◆ TEXT EXTRACT ◆
Anita Patel was born in Singapore and lives in Canberra, Australia. She is as Australian as a banana paddle pop and a pair of sandy thongs and she is also a part of the Asian diaspora. She has been published in various journals including Burley Issue One, Block 9, Conversations (Pandanus Press ANU) and Cha: An Asian Literary Journal. Her work has also appeared in the Canberra Times and in an anthology titled Pardon My Garden by Harper Collins.
Meri Dragičević was born in Croatia and gained her degree in Yugoslav Languages and Literature and Italian Language from Zagreb University. She then completed further studies in Applied Linguistics at the ANU. She was President of the Modern Language Teachers’ Association (MLTA) of the ACT and has presented professional development workshops for teachers of languages including a paper at the 16th National Languages Conference of the Australian Federation of Modern Language Teachers Associations (AFMLTA) in 2007.
Steadfast friendships grow between unlikely people. And so it was with our friendship – a productive and joyful connection between two teachers from completely different cultural backgrounds, teaching completely unrelated languages (Italian and Indonesian) in a public senior secondary college. Like many specialist teachers of a second language, we felt very isolated in the wider school community because (unlike with specialist teachers of music, art, food studies or physical education) no one really understands what goes on in language classes, which makes it difficult to gain a sense of belonging in an otherwise mono-lingual and mono-cultural workplace. In addition to this, teachers of a second language are often isolated in their own faculty where everyone jealously guards their own patch of the globe. The reason for this fierce ownership is that offering the study of a second language in the Australian school curriculum is often more about marketing another culture than really learning how to communicate in different sounds and syllables. Language learning has to be sold to students through providing extra activities associated with the perceived colourful and enjoyable aspects of a culture; and so, we find ourselves cooking nasi goreng, dancing the can can, wearing a kimono and so on. We have to peddle our language by creating fun!
In the midst of this competition, for which language can provide the most vibrant and exotic cultural entertainment, the two of us, Meri Dragičević and Anita Patel, began a conversation which transcended the boundaries of nations and cultures. We shared a common belief that there was more to teaching our subject than learning how to make pizza or batik. We were determined to change the way that our languages were taught and assessed. Our plan was to place the emphasis of language teaching on the universal language and communication games that all human beings play in order to get on with the business of living. These games include making a joke, meeting someone for the first time, asking, thanking, cursing, praying, speculating, doubting, reporting, describing… the list is endless. All of us are engaged in these forms of life every minute of every day. They do not change because we are French or Spanish or Korean. We participate in these language games because we belong to the human race and because they are part of the human condition. And as much as we in Australia celebrate and enjoy a rich diversity of cultures, in the end it is similarity that brings us together as human beings.

◆ OBJECTIVE A ◆
Render the records as a Markdown table with the columns Row and Line, giving one numbered row per line, starting at the first line of the records and ending at the line that contains "113L249 116V118L258 120V100L249". Leave blank lines out.

◆ INFORMATION SHOWN ◆
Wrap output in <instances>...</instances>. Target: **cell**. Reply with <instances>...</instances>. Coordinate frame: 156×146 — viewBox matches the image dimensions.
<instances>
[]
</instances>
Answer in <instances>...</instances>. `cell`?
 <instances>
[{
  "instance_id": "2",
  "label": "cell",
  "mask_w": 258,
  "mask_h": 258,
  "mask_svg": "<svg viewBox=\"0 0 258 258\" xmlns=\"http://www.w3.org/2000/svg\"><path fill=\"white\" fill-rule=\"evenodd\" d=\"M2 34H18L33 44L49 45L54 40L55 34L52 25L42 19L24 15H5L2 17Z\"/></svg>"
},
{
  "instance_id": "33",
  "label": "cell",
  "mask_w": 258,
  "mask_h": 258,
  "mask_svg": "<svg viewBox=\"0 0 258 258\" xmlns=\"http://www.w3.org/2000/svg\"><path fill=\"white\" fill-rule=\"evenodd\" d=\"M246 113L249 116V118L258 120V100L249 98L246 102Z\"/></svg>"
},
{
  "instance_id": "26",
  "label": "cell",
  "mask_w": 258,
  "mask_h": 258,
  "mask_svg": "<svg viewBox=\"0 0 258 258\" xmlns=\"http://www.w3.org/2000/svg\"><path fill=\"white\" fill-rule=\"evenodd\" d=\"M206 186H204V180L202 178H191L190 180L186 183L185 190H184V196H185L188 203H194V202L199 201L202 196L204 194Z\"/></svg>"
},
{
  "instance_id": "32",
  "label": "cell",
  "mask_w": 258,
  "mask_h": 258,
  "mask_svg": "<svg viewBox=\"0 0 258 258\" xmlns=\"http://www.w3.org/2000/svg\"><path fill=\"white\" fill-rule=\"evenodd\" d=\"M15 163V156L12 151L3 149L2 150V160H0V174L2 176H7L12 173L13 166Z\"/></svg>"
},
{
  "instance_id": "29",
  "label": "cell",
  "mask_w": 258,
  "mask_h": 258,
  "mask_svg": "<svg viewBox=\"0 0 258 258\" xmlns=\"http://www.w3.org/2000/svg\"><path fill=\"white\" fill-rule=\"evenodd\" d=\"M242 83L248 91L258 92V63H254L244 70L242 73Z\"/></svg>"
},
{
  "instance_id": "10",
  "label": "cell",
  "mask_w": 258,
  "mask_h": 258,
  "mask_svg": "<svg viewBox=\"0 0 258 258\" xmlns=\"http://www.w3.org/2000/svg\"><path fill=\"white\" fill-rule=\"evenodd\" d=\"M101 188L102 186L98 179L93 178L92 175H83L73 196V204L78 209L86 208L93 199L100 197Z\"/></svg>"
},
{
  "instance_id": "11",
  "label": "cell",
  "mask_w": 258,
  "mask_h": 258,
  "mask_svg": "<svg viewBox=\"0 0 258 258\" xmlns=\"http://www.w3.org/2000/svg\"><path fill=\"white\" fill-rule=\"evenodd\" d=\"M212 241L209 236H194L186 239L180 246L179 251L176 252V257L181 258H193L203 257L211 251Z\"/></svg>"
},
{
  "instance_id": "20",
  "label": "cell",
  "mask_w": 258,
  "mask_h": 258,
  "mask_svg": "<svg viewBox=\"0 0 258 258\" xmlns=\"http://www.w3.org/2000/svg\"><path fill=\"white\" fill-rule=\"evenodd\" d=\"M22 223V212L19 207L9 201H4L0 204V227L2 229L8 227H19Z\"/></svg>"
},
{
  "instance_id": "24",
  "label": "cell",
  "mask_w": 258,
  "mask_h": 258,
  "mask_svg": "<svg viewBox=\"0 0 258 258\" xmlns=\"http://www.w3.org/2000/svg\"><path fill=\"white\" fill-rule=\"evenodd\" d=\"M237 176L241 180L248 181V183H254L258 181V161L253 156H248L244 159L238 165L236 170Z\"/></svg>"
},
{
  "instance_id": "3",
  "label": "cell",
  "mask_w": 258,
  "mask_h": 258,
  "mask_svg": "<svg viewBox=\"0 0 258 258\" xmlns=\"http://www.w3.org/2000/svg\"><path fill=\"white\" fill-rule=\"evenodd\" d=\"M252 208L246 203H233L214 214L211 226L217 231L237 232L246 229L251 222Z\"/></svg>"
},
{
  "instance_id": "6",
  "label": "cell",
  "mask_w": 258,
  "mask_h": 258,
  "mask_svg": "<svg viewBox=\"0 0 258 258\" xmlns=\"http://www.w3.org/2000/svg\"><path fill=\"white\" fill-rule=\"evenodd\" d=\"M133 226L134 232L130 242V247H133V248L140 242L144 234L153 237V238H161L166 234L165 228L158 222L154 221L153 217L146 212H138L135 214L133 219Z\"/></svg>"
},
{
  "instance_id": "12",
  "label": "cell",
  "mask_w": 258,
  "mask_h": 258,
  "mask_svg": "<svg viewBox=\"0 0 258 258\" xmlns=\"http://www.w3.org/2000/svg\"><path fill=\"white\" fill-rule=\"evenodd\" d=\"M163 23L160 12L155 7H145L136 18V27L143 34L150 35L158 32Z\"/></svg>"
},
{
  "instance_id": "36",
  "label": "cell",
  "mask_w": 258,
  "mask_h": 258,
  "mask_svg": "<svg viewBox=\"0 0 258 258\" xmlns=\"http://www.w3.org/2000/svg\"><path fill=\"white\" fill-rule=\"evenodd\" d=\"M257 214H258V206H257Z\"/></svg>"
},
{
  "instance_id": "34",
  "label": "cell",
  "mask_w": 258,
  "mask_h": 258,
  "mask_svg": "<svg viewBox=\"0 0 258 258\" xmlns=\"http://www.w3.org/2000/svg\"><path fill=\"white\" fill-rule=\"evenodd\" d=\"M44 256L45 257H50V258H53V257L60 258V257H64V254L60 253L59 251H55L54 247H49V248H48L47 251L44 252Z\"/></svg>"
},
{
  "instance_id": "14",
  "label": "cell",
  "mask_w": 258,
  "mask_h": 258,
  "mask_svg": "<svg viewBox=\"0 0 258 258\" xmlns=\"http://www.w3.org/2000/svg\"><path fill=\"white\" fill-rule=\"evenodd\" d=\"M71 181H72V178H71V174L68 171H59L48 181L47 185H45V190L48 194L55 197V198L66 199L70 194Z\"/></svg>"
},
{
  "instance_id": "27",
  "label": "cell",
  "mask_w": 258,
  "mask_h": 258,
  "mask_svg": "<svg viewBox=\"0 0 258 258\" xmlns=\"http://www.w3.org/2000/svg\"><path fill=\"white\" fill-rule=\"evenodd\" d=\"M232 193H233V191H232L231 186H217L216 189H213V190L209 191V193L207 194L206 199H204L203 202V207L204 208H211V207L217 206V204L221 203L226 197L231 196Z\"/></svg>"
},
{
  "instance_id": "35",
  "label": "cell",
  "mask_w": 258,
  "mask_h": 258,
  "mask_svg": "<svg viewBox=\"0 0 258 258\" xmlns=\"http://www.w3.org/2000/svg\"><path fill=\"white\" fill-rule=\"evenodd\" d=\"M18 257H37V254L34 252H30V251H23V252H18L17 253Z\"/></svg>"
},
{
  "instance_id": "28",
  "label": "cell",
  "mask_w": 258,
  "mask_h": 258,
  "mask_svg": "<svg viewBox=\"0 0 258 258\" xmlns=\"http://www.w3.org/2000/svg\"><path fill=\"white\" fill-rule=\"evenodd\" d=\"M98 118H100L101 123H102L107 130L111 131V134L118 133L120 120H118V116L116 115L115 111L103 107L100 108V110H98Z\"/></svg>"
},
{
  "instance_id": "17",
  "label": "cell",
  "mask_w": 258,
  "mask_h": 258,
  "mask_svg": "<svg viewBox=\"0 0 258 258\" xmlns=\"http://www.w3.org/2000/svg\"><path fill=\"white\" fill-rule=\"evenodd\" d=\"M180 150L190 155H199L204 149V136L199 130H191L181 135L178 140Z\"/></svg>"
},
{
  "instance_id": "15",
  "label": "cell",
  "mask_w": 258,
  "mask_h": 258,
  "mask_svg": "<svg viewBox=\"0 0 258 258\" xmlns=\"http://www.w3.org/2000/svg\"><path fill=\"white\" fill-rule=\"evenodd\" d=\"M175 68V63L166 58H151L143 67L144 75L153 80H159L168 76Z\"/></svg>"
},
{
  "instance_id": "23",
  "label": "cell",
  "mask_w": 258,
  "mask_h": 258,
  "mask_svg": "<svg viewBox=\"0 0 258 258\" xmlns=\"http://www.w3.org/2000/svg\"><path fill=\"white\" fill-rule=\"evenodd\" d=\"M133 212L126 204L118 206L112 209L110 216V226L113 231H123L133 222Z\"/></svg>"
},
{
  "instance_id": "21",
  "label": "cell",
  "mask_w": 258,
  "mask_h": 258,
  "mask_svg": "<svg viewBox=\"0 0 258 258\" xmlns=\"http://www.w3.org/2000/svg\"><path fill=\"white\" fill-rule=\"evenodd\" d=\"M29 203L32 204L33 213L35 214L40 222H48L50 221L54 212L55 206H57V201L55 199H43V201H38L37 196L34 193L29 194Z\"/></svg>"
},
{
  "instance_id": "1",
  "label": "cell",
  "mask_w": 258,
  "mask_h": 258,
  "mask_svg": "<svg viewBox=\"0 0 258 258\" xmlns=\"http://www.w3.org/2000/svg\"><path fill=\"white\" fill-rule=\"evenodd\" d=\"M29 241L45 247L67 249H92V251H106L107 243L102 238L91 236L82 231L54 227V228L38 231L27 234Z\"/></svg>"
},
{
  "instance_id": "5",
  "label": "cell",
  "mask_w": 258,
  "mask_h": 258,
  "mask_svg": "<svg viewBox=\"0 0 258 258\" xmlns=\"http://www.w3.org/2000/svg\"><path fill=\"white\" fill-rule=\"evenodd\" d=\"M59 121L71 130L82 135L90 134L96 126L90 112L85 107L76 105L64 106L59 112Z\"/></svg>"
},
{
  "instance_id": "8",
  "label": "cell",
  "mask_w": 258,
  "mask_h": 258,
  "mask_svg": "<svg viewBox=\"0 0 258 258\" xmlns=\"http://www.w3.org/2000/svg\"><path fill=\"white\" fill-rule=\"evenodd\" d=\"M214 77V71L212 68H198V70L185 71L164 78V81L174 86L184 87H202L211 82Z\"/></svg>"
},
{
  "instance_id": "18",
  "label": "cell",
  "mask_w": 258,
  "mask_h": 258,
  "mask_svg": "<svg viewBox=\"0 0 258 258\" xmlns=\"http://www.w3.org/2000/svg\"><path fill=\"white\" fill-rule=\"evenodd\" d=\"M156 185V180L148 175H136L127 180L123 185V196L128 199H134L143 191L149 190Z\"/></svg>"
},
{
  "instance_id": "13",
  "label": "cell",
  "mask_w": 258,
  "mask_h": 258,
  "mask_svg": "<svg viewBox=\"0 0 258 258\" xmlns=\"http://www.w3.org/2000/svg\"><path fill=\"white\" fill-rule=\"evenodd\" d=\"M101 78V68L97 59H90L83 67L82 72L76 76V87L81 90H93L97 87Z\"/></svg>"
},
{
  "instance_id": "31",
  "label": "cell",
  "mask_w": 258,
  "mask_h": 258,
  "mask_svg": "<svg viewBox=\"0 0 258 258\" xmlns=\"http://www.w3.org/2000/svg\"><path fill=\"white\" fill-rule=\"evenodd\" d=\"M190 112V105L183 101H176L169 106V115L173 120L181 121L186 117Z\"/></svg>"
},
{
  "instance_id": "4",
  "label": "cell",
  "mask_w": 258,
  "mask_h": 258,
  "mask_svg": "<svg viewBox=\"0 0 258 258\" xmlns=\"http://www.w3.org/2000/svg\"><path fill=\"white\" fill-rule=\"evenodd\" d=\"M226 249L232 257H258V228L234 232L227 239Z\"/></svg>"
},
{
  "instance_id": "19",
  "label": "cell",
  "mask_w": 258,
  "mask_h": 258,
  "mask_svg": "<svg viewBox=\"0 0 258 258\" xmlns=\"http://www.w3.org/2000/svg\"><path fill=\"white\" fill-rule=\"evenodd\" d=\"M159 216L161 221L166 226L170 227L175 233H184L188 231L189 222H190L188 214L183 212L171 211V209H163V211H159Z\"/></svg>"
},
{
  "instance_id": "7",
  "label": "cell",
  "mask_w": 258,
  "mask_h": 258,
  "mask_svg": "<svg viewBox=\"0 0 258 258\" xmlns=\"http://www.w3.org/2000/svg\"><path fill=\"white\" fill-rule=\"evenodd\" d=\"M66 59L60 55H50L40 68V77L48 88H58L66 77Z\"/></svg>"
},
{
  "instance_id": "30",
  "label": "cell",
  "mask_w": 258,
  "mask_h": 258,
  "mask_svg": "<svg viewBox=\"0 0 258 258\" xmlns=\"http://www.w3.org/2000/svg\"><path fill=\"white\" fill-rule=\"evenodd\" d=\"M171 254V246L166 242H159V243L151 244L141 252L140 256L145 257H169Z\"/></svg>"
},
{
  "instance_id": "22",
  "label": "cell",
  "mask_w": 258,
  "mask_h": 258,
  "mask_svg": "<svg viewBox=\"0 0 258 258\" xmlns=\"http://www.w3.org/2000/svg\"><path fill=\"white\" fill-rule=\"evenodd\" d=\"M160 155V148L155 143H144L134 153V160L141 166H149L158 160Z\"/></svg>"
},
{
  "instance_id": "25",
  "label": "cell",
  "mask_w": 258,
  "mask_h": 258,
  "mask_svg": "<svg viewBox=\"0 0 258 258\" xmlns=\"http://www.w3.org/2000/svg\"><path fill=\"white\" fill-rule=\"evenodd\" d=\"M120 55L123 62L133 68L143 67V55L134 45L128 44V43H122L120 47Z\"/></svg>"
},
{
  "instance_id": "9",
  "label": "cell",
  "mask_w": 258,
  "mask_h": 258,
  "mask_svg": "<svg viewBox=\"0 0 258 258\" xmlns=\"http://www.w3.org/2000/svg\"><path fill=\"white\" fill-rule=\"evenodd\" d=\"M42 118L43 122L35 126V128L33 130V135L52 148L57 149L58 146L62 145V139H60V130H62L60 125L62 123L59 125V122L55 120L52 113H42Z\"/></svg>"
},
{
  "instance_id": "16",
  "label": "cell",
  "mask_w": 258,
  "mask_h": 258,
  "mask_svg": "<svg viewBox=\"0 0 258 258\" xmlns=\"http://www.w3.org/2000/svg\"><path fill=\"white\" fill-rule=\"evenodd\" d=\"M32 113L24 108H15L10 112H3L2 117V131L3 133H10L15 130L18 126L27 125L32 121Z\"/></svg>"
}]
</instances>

◆ OBJECTIVE B ◆
Continue the text on language teaching from the point where it stops.

◆ TASK OUTPUT A ◆
| Row | Line |
|---|---|
| 1 | Wrap output in <instances>...</instances>. Target: **cell**. Reply with <instances>...</instances>. Coordinate frame: 156×146 — viewBox matches the image dimensions. |
| 2 | <instances> |
| 3 | [] |
| 4 | </instances> |
| 5 | Answer in <instances>...</instances>. `cell`? |
| 6 |  <instances> |
| 7 | [{ |
| 8 |   "instance_id": "2", |
| 9 |   "label": "cell", |
| 10 |   "mask_w": 258, |
| 11 |   "mask_h": 258, |
| 12 |   "mask_svg": "<svg viewBox=\"0 0 258 258\" xmlns=\"http://www.w3.org/2000/svg\"><path fill=\"white\" fill-rule=\"evenodd\" d=\"M2 34H18L33 44L49 45L54 40L55 34L52 25L42 19L24 15H5L2 17Z\"/></svg>" |
| 13 | }, |
| 14 | { |
| 15 |   "instance_id": "33", |
| 16 |   "label": "cell", |
| 17 |   "mask_w": 258, |
| 18 |   "mask_h": 258, |
| 19 |   "mask_svg": "<svg viewBox=\"0 0 258 258\" xmlns=\"http://www.w3.org/2000/svg\"><path fill=\"white\" fill-rule=\"evenodd\" d=\"M246 113L249 116V118L258 120V100L249 98L246 102Z\"/></svg>" |

◆ TASK OUTPUT B ◆
In an education system where cultural stereotypes define language teaching and all world languages are (a bit ridiculously) divided into two clear groups – Asian and European – the idea that Indonesian and Italian could be assessed in the same way was seen as absurd. However, we persevered in creating assessment tasks that not only connected Italy and Indonesia, but also included Australia. We strove to enable our students to gain a sense of belonging not simply to one culture or language, but to the world. In Italy, Indonesia and Australia, teenagers shop at the mall or the market, have fun at parties and meet friends. They face the same problems about school, romance, parental expectations and social relationships – so why do we persist in writing separate culture-specific tasks? Our students did the same assessment tasks, often based on the same resource material. They wrote emails, created Facebook pages and blogs, shared common ideas in Socratic circles, designed double-page spreads for youth magazines and discussed global issues. We joined each other’s classes and our students watched their peers perform in conversations and debates. The students themselves had no problems in acknowledging the best language learners in each group.
The first cohort of Indonesian and Italian students in our moderation group completed year 12 in 2008, and we were very happy to note that our ranking matched the external ranking of students in the Australian Capital Territory (ACT) Scaling Test (AST) given by the Board of Senior Secondary Studies (BSSS). The top students of Italian and Indonesian showed a comparable level of critical and higher order thinking in external aptitude testing. The two of us went from strength to strength – delivering workshops and seminars at national conferences and sharing our ideas and findings with colleagues in the ACT. All of this was very exciting, but much more rewarding for us as teachers was the quality of student work and the deep enjoyment that our students experienced in producing tasks that allowed them to participate in the activity or game of language learning. We noticed a significant enhancement in the richness of tasks produced by our students. They were now aware that they were not just acquiring a set of ready-made phrases that were relevant to one culture or language group, but also becoming global citizens ready to negotiate the winding pathways of any language or culture and to be part of any discourse or dialogue.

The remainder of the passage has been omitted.